**VORLIEGENDER TEXT**
Was sagt es mir, wenn einer von Deutschlands besten Medienjournalisten, Stefan Niggemeier/uebermedien, sich an einem reimenden Peter Voss abarbeitet? Ich weisses nicht, sagen Sies mir. Woher nimmt der Gute nur die Zeit? Da ist das Sujet von David Goeßmann/Junge Welt schon angemessener: “Klimawandel: Kein Thema – Nur rund ein Prozent der TV-Talkshows von ARD und ZDF befassten sich in diesem Jahr mit der Klimakrise. Über den Klimablackout der deutschen Medien”. In wenigen Tagen digital eingemauert (= “linke Medienpolitik”).
Goeßmann hat telepolis schon wieder verlassen. Warum weiss ich nicht. Viele interessante Texte finde ich dort nicht mehr. Doch, sein Thema “Klima” ist zweifellos wichtig.
Die von ihm erwähnte “Klima vor 8”-Debatte hat einen weitgehend geheim geblieben Ansatz in der Wirklichkeit. Jeden Freitag sendet die ARD nämlich vor der Tagesschau eine “Klimazeit”. Die beim SWR angesiedelte Redaktion arbeitet im Rahmen ihrer Möglichkeiten ordentlich. Nur wird sie nicht im ARD-Programm linear verbreitet, sondern bei tagesschau24. Nichts spräche dagegen, die gleiche Arbeit mit mehr Ressourcen täglich zu machen, und sie so zu verbreiten, dass die Öffentlichkeit sie auch bemerkt.
Aber wie wichtig sind noch die von Goeßmann behandelten und kritisierten Medien? Das von ihm halluzinierte “Millionenpublikum” (“Millionen” = Plural!) ist nämlich schon weg. Was-mit-Medien-Menschen wollen es nicht bemerken, weil es für sie selbst eine brutale Bedeutung hat – sie, auch die, die drüber schreiben und kritisieren, sind ebenfalls immer weniger wichtig. Niemand nimmt sie zur Kenntnis – ausser ihre Artgenoss*inn*en. Die von Goeßmann inhaltlich völlig richtig kritisierten Talktrashs können Billigsekt-Flaschen köpfen, wenn sie nennenswert über 1 Mio. Zuschauer*innen ins Quotenrennen einlaufen. Ebenso die genannten ehemaligen (!) “Leitmedien”. Das war einmal, und sie sind noch nicht gestorben.
Ich zitiere dazu seinen Kollegen Thomas Pany/telepolis, der auf mich seit dem Rötzer-Weggang dort den Eindruck innerer Emigration vermittelt, und verarbeiten “muss”, was ihm die Chefredaktion auf den Schreibtisch wirft:
“Selbst erfolgreiche deutsche Nachrichtenseiten wie spiegel.de erreichen zwar 29 Millionen Nutzer monatlich, diese verbringen dort aber nur 18 Minuten im Monat – gerade einmal eine halbe Minute täglich. Bei der Süddeutschen Zeitung sind es sogar nur neun Minuten monatlich, wie Telepolis unter Berufung auf Martin Andrees Forschung berichtete. ARD-Vorsitzender Florian Hager warnt laut Presseportal: ‘Wir erleben gerade eine Erschütterung gewachsener medialer Strukturen: Demokratien werden weltweit politisch angegriffen, KI-Agenten torpedieren Ausgewogenheit, Tech-Konzerne bestimmen in ihren Monopolen den Blick der Menschen auf die Welt.'”

**ANGEZEIGTE DATEN**
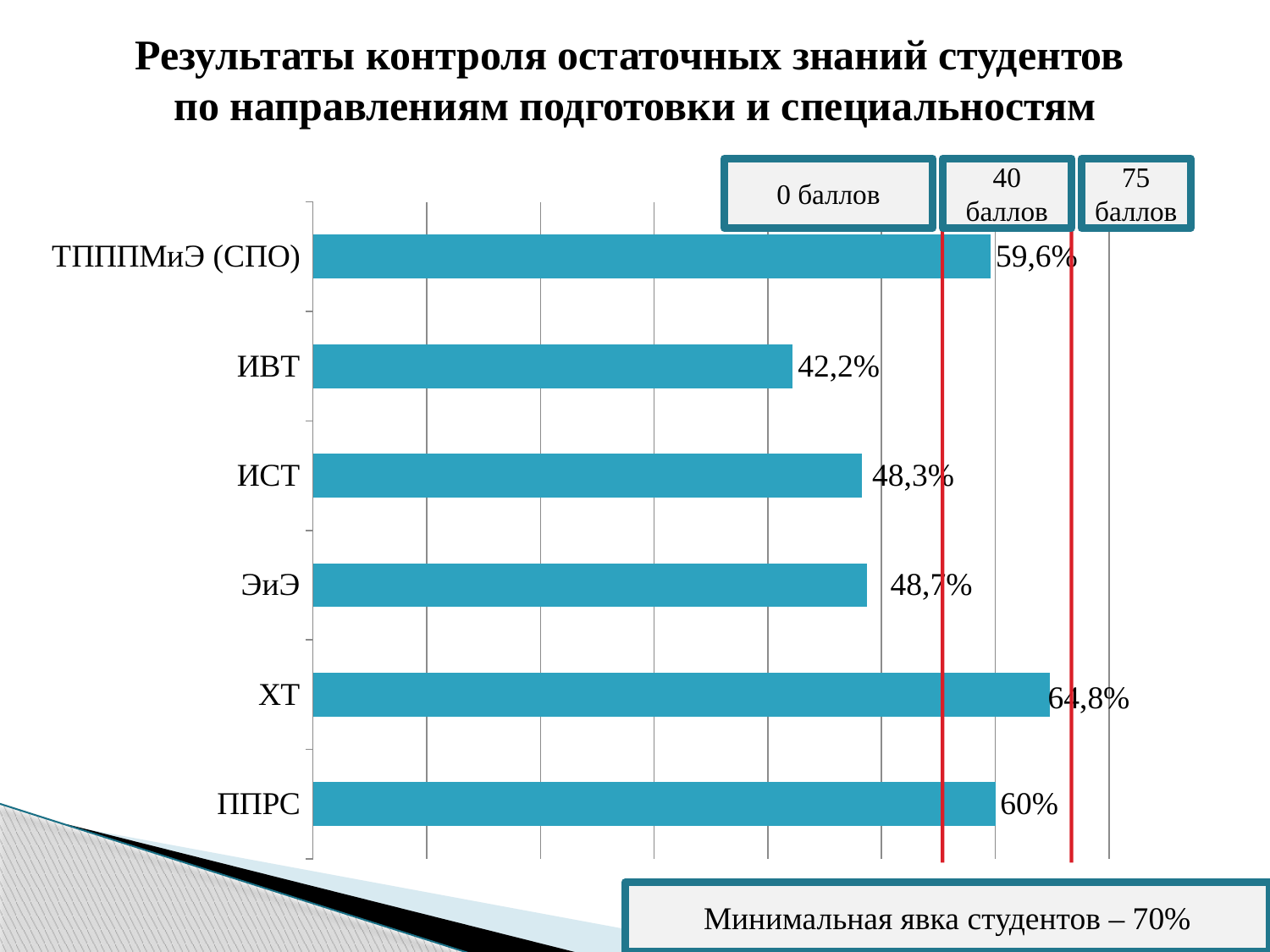
What kind of chart is shown on the slide? Bar chart What is the value for ИВТ? 42,2% What is the value for ХТ? 64,8% What is the value for ТПППМиЭ (СПО)? 59,6% Which category has the highest value? ХТ What is the value for ППРС? 60% How many categories are shown in the chart? 6 What is the difference between the values for ХТ and ИВТ? 22,6% Which category has the lowest value? ИВТ What minimum student attendance is stated in the box below the chart? 70% Which is larger, the value for ИСТ or the value for ИВТ? ИСТ What is the difference between the values for ППРС and ТПППМиЭ (СПО)? 0,4%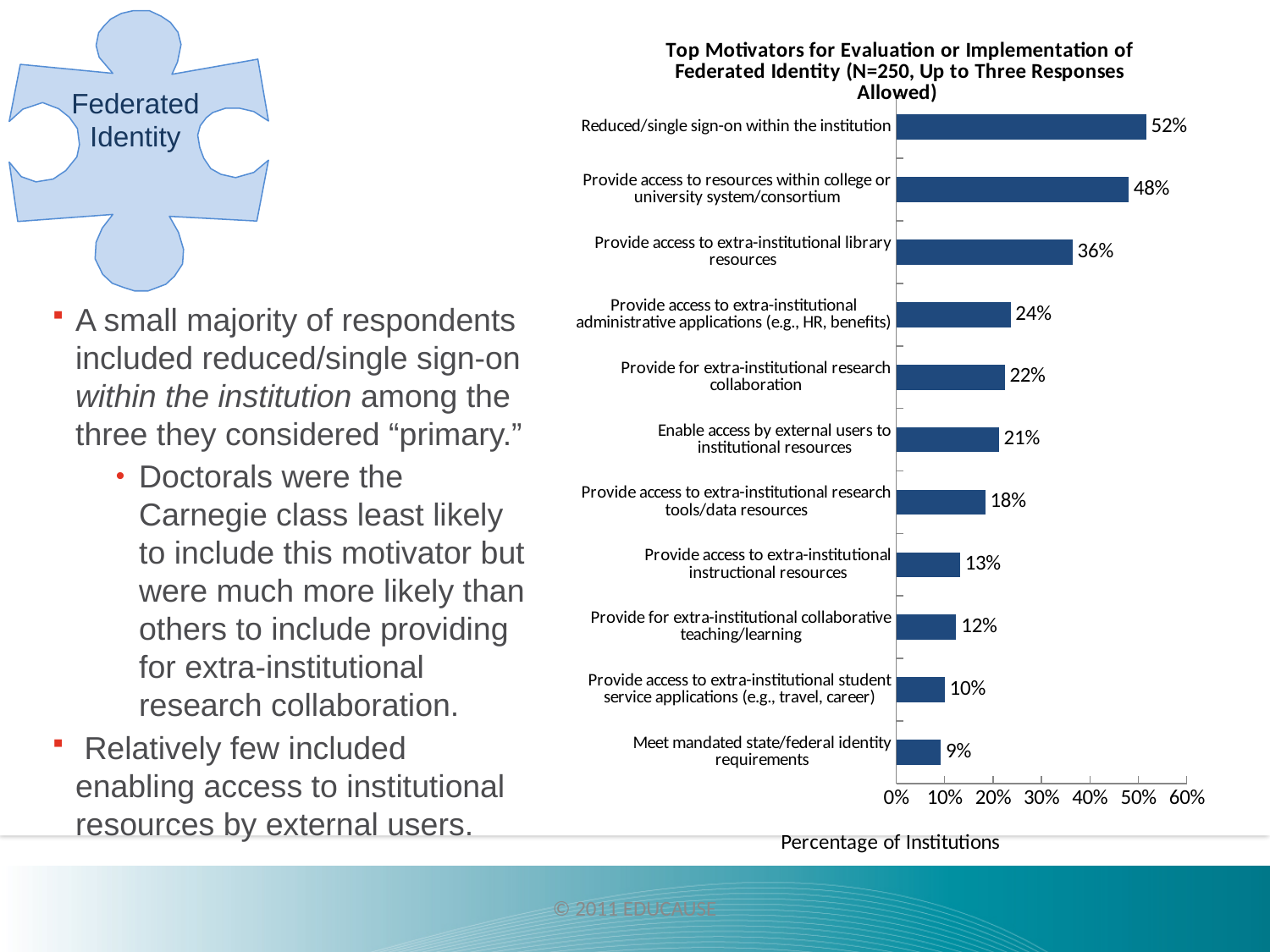
Which motivator has the highest percentage of institutions? Reduced/single sign-on within the institution What type of chart is shown on the slide? Bar chart What is the label of the horizontal axis of the chart? Percentage of Institutions What is the value for 'Provide access to extra-institutional library resources'? 36% What is the difference in percentage points between 'Provide access to extra-institutional research tools/data resources' and 'Provide access to extra-institutional instructional resources'? 5 percentage points What percentage of institutions cited reduced/single sign-on within the institution as a top motivator? 52% What is the difference in percentage points between 'Reduced/single sign-on within the institution' and 'Provide access to resources within college or university system/consortium'? 4 percentage points Is the value for 'Provide access to extra-institutional administrative applications (e.g., HR, benefits)' greater or less than 20%? greater Which motivator has the lowest percentage of institutions? Meet mandated state/federal identity requirements Which is larger: the value for 'Provide for extra-institutional research collaboration' or 'Enable access by external users to institutional resources'? Provide for extra-institutional research collaboration How many motivators are shown in the chart? 11 What percentage of institutions cited meeting mandated state/federal identity requirements? 9%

**ARBEITSAUFTRAG**
Geben Sie aus dem vorliegenden Text die Passage zwischen „Die von ihm“ und „sie auch bemerkt.“, beide Stellen eingeschlossen, wortgetreu wieder.

**AUSGABE**
Die von ihm erwähnte “Klima vor 8”-Debatte hat einen weitgehend geheim geblieben Ansatz in der Wirklichkeit. Jeden Freitag sendet die ARD nämlich vor der Tagesschau eine “Klimazeit”. Die beim SWR angesiedelte Redaktion arbeitet im Rahmen ihrer Möglichkeiten ordentlich. Nur wird sie nicht im ARD-Programm linear verbreitet, sondern bei tagesschau24. Nichts spräche dagegen, die gleiche Arbeit mit mehr Ressourcen täglich zu machen, und sie so zu verbreiten, dass die Öffentlichkeit sie auch bemerkt.